Specifically, the new funds will help move the company from a focus on development to commercial production of its first array consumable, Adarza's CEO Rand Henke told BAN this week. Though Adarza is currently based primarily in Rochester, NY, the firm is planning a move to St. Louis, where it has contracted to lease a space for this commercialization, Henke said. Adarza initially hoped to launch its first chip — a 100-plex array focused on cytokines and inflammatory markers — commercially as early as 2012, but is now aiming to bring it to market by the second quarter of 2015.

"We have been doing a lot of engineering to get the product ready for manufacturing and validation, as well as assay development demonstration with first-adopter customers, showing that it performs with their samples and assay conditions," Henke said.

Adarza's platform is based on what it calls Arrayed Imaging Reflectrometry, or AIR, an analyte detection technology based on IP licensed from the University of Rochester. AIR is a label-free, silicon chip-based biosensor that the company has said offers sensitivity comparable to ELISA — down to the sub-picogram-per-milliliter range depending on the analyte — and much higher dynamic range, with the ability to multiplex up to thousands of reactions.

"[AIR] is a broad product platform, with applications in a wide variety of areas including basic life science research, clinical research, diagnostic pipelines, animal and plant research, environmental exposure, and hygiene," Henke said, adding that the company has worked with early testers in all those areas.

The AIR system uses an anti-reflective silicon chip coating that enables the detection of probe-target pairs by optically sensing molecular binding at the chip surface. In the case of protein detection, this involves functionalizing the chip surface with antibodies for the target analytes and then introducing a sample of interest. The binding of proteins to the bait antibodies changes the reflectivity of the chip surface and this change can then be correlated to the amount of bound target protein to determine the quantity of protein in the sample.

According to Adarza, AIR can be readily adapted to profile protein biomarkers in blood, urine, or other fluids, and the directness of its readout also makes it simpler, quicker, and less expensive than other array systems.

One group working with AIR, at the University of Rochester Medical Center, has been evaluating the system for several years for protein biomarker validation in prostate and bladder cancers. Henke said this project has since expanded, but did not provide additional details.

In 2012, Adarza also initiated a project funded by the National Institute of Environmental Health Sciences to apply the AIR system to measure environmental exposure.

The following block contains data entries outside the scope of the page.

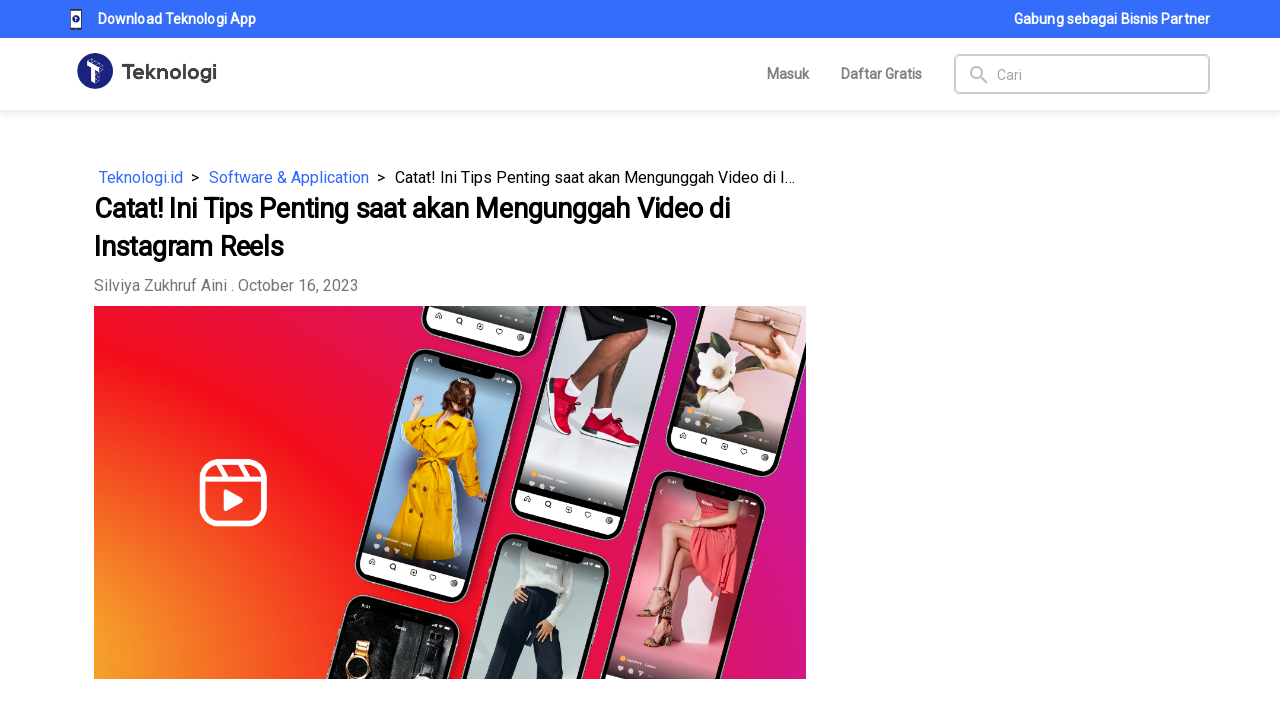

--- FILE ---
content_type: image/svg+xml
request_url: https://teknologi.id/statics/icons/icon-like-off.svg
body_size: 231
content:
<svg width="13" height="12" viewBox="0 0 13 12" fill="none" xmlns="http://www.w3.org/2000/svg">
<path d="M6.45302 11.9537C6.45302 11.9537 12.9055 8.1118 12.9055 3.86518C12.9055 -0.381433 6.45302 -0.275672 6.45302 2.96621C6.45302 -0.275672 0 -0.381434 0 4.19193C0 8.76529 6.45302 11.9537 6.45302 11.9537Z" fill="#D8D8D8"/>
</svg>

This effort — aimed at creating a field-deployable device to measure protein markers of physiological responses to particulate matter in the workplace or environment — is still ongoing, Henke said this week.

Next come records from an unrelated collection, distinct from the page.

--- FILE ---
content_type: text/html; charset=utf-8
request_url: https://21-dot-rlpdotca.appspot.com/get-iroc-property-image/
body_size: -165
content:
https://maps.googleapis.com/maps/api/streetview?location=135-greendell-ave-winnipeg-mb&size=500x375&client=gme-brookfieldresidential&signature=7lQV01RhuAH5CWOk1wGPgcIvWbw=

In a description of research in this vein, for which Adarza received $245,912 from NIEHS in 2013, the company wrote that it has adapted its technology into a portable multiplex detection system that can profile markers of toxic environmental exposure — cytokines and other protein biomarkers related to inflammation, oxidative stress, and coagulation — in a finger-stick blood sample.

Adarza wrote that the 2013 funding would support the creation and optimization of a five-plex array targeting bisphenol A, triclosan, benzo[a]pyrene, napthalene, and chlordane, with additional research in the future expected to expand this panel to cover other environmental exposure markers that the company has been researching.

In 2011, Henke told BAN that the company had interest from a US defense contractor to apply its environmental exposure work to a chip for analyzing war fighter readiness and measuring soldiers' exposure to toxins in the field.

According to the company, the technology could also allow researchers to quantitatively profile physiological responses to environmental stressors in large population studies, in addition to public and industrial health, defense, and homeland security applications.